====== Extrait choisi

Ce fut presque digne d’un scénario de série américaine, avec un avocat pugnace et retors, un accusé promis au pilori mais qui s’en sort, et une morale que le public trouvera lui-même. Du 3 au 20 juin, à la chambre 15B du tribunal fédéral du district sud de Manhattan, la juge Denise Cote a entendu les patrons des cinq plus grands groupes d’édition américains, des représentants d’Amazon et de Google, des experts, et les juristes du gouvernement, accusateurs face à ceux d’Apple. Le procès avait mal commencé pour le géant de l’électronique. « Je crois que le gouvernement sera en mesure de prouver qu’Apple a sciemment facilité et participé à une entente visant à augmenter les prix des livres numériques », avait déclaré la juge lors d’une audience préliminaire, le 23 mai. Elle tentait d’intimider Apple et ses avocats pour les amener à une transaction, que les cinq éditeurs également mis en cause avaient acceptée plusieurs mois auparavant. Denise Cote se disait disponible « jour et nuit » pour en parler avant le procès. Même aux Etats-Unis, la déclaration a surpris, mais Apple n’a pas flanché, et a eu raison. « Il me semble que les questions ont quelque peu évolué au cours du procès. Les choses changent, il faut rester ouvert », a-t-elle finalement déclaré à la clôture des débats, ajoutant incidemment qu’elle avait aussi un iPad, qu’elle appréciait beaucoup.

============
====== Matériel fourni

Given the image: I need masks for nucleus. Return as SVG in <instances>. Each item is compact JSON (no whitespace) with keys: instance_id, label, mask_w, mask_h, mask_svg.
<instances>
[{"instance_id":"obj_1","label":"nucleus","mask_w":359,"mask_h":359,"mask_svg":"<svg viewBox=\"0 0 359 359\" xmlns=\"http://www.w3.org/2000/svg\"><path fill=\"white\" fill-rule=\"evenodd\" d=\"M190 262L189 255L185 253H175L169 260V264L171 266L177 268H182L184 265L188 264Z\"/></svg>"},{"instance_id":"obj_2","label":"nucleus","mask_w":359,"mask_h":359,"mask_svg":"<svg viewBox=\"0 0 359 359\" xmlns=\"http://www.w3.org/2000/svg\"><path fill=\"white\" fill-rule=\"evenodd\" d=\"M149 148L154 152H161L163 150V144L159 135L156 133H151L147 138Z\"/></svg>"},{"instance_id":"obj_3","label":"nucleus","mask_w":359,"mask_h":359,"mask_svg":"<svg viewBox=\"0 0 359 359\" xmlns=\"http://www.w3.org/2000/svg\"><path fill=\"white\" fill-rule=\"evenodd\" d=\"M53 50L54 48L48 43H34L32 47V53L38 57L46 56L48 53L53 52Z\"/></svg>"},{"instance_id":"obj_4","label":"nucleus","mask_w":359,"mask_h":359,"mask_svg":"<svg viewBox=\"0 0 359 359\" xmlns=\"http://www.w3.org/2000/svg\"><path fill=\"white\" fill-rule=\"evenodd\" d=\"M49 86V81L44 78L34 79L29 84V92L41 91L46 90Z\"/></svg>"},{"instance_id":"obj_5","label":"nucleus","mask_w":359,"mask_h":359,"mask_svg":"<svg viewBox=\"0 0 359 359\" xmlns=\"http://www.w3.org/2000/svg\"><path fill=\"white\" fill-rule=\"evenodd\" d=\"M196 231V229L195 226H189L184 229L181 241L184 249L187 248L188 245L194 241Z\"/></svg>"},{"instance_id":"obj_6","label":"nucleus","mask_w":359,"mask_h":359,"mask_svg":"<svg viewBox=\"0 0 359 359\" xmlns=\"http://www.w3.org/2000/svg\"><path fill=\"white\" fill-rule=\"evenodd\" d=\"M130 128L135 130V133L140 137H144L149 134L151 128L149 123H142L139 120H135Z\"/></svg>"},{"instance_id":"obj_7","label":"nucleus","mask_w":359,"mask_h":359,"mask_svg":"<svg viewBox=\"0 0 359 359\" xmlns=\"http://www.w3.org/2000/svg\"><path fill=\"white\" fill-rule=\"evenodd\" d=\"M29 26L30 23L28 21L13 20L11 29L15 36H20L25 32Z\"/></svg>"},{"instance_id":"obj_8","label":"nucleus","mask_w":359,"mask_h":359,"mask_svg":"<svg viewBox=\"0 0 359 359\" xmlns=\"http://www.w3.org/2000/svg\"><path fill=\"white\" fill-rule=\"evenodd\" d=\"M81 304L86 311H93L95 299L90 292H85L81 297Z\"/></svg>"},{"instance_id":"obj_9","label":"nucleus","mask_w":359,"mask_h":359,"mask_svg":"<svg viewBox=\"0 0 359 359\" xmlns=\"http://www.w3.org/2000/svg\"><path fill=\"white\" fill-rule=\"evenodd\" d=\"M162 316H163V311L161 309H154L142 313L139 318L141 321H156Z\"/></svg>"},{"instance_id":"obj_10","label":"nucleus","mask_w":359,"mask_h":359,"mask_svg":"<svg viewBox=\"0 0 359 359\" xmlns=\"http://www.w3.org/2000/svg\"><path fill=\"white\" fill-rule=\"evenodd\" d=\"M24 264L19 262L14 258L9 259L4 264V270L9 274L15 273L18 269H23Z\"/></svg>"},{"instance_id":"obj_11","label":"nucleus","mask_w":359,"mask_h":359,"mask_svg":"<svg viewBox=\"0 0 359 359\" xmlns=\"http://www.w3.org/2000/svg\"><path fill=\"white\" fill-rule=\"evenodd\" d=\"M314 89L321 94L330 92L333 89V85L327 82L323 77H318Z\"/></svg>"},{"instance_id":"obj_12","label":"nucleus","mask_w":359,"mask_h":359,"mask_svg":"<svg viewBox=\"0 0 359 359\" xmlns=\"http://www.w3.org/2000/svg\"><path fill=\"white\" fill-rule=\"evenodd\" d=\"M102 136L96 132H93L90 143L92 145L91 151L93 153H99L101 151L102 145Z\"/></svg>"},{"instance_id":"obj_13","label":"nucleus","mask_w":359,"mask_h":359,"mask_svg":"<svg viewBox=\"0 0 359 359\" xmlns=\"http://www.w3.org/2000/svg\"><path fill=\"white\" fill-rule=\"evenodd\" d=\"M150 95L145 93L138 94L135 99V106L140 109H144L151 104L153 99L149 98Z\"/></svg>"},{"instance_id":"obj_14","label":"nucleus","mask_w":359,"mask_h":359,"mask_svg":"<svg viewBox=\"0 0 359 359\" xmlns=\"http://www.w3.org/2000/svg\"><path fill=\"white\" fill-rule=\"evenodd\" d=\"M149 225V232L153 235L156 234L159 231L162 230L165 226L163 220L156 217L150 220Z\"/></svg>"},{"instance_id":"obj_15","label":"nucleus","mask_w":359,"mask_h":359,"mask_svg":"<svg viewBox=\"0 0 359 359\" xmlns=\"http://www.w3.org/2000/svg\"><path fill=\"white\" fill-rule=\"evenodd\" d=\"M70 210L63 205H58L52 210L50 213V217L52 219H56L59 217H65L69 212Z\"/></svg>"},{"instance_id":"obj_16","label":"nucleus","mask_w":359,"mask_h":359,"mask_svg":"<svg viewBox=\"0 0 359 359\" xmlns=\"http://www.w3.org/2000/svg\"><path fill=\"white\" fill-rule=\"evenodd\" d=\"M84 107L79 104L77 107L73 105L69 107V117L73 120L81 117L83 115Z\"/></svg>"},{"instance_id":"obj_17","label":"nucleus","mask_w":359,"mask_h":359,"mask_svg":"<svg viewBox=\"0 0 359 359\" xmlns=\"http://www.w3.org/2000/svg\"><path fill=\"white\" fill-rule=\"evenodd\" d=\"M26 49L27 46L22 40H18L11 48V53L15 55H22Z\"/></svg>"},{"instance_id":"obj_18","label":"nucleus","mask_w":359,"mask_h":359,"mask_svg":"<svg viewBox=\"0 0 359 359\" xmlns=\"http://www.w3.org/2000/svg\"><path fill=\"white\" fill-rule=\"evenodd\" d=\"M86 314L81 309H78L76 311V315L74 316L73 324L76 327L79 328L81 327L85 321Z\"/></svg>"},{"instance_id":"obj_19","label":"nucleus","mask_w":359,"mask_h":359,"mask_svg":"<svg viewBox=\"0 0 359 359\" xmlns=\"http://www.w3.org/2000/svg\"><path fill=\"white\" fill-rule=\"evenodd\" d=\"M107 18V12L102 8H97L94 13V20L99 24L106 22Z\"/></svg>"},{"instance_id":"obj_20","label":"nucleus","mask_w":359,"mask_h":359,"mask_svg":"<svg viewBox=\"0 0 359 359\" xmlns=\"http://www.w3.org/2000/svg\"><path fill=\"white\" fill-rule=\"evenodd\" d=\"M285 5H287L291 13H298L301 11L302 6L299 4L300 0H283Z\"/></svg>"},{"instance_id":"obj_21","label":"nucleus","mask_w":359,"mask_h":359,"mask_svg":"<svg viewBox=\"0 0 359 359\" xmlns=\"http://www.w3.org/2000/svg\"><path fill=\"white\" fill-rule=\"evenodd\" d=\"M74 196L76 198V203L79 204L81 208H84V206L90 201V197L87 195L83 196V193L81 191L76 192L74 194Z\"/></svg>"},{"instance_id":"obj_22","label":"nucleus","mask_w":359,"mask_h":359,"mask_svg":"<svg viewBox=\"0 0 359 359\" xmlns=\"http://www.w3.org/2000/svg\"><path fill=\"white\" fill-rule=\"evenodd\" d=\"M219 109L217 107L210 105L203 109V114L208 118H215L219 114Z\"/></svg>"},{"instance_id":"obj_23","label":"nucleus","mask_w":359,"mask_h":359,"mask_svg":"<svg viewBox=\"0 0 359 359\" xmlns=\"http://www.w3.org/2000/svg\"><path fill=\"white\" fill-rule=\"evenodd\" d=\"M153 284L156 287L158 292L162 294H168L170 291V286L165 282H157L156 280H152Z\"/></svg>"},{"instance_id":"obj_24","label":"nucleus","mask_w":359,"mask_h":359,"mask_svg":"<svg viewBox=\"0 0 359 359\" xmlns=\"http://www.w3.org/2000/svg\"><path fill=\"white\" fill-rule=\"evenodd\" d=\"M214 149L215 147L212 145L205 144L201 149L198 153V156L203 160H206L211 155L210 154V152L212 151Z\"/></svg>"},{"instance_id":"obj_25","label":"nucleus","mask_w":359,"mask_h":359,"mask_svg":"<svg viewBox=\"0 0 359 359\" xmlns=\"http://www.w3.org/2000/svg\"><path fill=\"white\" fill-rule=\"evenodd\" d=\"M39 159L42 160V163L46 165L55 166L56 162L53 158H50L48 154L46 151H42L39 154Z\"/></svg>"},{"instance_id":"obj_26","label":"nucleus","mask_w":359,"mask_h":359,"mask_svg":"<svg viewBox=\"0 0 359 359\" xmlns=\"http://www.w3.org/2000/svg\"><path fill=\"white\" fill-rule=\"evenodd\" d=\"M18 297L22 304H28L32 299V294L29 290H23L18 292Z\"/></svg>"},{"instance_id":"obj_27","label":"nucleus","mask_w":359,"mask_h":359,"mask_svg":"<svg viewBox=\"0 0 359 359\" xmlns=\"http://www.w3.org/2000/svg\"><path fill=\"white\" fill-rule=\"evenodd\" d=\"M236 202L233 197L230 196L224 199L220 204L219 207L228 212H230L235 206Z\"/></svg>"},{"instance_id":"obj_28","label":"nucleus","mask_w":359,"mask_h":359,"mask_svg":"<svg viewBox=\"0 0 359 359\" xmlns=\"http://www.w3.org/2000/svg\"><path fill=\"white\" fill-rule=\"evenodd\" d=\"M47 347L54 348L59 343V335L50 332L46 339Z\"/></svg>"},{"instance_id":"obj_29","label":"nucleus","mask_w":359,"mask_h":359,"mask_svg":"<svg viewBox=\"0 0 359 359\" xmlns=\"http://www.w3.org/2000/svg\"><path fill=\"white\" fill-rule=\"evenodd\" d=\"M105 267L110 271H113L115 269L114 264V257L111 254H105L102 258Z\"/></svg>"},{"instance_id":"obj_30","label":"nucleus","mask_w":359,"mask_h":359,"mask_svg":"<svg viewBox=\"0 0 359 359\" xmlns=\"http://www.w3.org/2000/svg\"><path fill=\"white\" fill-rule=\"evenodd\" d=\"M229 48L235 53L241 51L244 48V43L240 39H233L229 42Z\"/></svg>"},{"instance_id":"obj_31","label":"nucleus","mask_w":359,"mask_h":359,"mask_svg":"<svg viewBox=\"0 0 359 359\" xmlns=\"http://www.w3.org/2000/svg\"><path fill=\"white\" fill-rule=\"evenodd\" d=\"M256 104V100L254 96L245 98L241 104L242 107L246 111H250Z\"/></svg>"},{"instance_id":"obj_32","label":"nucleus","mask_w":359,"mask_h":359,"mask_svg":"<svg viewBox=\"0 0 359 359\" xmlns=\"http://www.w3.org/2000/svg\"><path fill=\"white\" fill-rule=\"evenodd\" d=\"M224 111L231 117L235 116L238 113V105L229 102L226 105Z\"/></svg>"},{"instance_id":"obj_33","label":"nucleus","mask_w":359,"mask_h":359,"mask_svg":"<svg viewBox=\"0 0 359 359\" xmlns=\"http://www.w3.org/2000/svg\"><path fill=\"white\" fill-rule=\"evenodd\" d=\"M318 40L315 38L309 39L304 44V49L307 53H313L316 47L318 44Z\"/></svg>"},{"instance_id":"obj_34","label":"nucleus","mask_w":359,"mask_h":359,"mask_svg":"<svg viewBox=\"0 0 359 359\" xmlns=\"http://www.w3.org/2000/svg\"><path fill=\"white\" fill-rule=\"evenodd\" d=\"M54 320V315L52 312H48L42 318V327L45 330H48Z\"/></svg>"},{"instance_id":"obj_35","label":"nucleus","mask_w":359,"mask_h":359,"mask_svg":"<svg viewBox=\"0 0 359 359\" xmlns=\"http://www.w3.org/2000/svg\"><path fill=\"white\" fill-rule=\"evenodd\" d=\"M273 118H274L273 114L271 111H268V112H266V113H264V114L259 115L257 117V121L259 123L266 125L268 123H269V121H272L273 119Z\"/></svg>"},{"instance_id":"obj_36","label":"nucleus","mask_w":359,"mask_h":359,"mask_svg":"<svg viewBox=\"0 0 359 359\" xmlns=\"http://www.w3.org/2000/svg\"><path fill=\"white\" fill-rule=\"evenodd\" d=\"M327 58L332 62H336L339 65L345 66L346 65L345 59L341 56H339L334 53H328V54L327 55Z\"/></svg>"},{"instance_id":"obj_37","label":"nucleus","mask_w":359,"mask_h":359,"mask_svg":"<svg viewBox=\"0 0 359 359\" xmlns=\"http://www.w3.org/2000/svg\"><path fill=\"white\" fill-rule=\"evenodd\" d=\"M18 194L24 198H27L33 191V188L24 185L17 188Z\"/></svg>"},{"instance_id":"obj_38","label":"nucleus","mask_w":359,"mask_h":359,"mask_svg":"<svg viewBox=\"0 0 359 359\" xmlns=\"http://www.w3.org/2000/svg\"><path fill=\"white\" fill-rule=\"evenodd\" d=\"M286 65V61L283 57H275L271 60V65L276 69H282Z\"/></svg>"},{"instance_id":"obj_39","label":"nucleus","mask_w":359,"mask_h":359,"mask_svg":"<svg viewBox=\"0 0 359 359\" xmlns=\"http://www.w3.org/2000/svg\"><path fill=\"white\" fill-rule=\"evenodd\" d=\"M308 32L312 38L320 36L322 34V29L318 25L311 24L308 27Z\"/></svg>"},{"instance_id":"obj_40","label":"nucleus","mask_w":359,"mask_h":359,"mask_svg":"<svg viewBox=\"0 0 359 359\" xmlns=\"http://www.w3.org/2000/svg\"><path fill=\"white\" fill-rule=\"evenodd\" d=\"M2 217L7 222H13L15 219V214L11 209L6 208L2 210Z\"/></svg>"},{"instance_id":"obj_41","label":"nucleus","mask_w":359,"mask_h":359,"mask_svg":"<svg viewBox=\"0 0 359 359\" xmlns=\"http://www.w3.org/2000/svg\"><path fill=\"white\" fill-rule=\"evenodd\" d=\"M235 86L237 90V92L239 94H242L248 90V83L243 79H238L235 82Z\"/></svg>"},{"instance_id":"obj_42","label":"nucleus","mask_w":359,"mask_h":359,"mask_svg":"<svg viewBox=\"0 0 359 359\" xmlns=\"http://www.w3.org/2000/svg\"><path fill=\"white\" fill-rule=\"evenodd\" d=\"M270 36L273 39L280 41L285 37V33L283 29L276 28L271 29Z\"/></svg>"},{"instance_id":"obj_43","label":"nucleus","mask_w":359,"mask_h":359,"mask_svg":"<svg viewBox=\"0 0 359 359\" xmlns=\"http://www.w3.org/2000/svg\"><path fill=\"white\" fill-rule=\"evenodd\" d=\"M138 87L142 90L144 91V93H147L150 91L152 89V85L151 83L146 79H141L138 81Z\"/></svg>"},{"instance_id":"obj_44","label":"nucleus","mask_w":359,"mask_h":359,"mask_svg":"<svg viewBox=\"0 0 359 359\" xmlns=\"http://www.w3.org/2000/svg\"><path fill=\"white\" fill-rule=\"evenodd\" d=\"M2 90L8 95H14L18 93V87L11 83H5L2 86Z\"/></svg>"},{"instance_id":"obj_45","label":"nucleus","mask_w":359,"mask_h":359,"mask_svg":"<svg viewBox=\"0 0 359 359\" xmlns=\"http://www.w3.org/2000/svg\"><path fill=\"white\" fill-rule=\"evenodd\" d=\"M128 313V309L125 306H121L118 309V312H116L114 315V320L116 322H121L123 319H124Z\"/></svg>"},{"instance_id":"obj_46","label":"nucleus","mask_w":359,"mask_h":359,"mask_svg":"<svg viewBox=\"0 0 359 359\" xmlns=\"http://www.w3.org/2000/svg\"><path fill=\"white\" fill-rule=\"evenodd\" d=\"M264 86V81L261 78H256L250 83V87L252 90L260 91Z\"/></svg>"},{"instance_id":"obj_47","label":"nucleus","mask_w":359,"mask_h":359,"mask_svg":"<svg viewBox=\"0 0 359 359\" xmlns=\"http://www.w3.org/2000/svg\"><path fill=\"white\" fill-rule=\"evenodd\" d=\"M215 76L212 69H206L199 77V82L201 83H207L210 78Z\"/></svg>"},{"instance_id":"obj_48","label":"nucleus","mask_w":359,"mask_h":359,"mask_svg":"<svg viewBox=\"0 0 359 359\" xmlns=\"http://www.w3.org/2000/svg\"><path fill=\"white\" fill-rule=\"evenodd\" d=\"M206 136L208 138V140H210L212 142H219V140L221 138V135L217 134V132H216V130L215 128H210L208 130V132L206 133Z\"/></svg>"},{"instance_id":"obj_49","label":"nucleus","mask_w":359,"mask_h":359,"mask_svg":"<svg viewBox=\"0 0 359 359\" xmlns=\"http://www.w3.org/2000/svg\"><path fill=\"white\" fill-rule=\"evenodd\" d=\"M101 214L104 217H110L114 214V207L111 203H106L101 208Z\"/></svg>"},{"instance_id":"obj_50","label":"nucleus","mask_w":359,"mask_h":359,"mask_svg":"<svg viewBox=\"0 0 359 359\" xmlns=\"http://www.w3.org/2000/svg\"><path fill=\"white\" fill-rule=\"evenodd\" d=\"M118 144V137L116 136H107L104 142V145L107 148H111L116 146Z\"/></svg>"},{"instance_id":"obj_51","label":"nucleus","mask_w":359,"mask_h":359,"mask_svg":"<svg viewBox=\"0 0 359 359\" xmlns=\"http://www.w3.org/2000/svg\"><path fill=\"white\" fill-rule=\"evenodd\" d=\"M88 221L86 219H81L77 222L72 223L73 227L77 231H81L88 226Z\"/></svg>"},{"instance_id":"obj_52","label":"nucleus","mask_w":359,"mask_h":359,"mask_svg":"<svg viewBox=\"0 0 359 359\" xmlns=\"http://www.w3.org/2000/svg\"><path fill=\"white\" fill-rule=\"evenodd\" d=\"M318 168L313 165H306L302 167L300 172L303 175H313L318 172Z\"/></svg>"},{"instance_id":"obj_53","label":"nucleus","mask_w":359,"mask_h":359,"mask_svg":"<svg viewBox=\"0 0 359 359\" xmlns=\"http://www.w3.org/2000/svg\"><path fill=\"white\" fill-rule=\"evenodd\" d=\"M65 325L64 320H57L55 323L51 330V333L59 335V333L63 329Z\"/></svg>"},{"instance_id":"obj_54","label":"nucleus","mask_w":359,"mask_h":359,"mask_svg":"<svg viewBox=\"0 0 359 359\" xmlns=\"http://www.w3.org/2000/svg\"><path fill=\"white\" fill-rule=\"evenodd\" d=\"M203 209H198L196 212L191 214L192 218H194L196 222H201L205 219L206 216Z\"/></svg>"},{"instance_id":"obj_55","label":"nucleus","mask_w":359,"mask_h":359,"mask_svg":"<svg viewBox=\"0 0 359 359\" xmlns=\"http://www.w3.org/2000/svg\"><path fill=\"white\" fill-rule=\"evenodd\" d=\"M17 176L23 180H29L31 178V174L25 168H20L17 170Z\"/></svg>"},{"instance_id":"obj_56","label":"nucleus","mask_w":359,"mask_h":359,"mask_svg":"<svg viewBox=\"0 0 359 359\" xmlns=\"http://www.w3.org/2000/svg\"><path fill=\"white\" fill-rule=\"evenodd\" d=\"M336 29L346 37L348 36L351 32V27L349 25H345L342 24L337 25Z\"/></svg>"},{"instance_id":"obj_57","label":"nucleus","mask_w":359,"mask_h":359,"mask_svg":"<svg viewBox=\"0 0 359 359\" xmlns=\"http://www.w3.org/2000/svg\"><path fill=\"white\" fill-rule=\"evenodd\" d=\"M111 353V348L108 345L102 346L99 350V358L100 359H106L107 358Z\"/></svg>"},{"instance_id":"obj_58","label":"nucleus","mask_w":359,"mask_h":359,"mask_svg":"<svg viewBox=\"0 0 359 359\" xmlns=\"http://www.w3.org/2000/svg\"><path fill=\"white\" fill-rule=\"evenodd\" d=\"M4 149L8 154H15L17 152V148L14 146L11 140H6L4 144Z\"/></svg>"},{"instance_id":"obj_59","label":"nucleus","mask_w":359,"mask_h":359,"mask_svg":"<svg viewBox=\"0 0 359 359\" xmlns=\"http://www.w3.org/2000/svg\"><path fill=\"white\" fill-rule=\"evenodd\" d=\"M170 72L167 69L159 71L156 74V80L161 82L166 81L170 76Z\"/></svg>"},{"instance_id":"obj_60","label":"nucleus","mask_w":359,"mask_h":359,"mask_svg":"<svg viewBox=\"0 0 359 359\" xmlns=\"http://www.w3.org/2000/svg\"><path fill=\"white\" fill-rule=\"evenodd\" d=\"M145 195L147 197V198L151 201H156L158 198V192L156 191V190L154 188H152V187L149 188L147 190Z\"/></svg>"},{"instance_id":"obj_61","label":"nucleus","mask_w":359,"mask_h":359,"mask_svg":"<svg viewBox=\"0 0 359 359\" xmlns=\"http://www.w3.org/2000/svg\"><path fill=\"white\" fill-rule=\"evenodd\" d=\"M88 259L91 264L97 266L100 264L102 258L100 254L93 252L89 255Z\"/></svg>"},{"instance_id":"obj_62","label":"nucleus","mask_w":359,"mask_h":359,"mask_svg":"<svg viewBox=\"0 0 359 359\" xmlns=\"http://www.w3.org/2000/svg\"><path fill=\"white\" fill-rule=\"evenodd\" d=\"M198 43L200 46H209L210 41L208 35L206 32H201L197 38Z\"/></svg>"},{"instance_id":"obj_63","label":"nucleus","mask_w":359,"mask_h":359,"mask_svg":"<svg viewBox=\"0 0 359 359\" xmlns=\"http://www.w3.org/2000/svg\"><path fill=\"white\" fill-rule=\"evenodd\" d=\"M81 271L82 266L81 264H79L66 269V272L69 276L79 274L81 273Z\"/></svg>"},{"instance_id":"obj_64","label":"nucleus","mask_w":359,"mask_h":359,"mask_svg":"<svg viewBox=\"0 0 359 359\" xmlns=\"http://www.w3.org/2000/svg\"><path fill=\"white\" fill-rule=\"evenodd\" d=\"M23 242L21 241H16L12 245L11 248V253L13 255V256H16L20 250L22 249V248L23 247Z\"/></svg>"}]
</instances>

============

Expliquez en une à trois phrases, d'après l'extrait sur le procès d'Apple, pourquoi la juge Denise Cote a déclaré le 23 mai que le gouvernement serait « en mesure de prouver qu'Apple a sciemment facilité et participé à une entente ». La liste ci-dessus provient d'une autre source.

Par cette déclaration, la juge cherchait à intimider Apple et ses avocats pour les amener à accepter une transaction. Les cinq éditeurs également mis en cause avaient déjà accepté une telle transaction plusieurs mois auparavant.